>>>

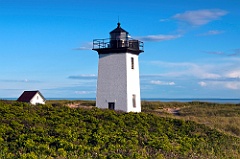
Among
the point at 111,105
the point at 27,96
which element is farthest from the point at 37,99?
the point at 111,105

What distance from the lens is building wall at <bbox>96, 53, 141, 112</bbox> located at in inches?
1176

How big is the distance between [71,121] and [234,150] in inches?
322

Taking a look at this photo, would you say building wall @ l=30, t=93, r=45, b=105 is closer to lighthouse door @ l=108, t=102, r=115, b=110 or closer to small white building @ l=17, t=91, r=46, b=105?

<<<

JOB = Update the items above by changing every "building wall" to "exterior wall", keeping everything else the same. Leave the pictures out of your answer.

WRITTEN RESPONSE =
Among
the point at 111,105
the point at 27,96
which element is farthest from the point at 37,99?
the point at 111,105

What distance from the lens is exterior wall at <bbox>96, 53, 141, 112</bbox> located at in inches?
1176

How big is the distance between [71,121] and [234,150] in inches?
322

Taking a look at this photo, would you say exterior wall @ l=30, t=93, r=45, b=105 is closer to lighthouse door @ l=108, t=102, r=115, b=110 or closer to small white building @ l=17, t=91, r=46, b=105?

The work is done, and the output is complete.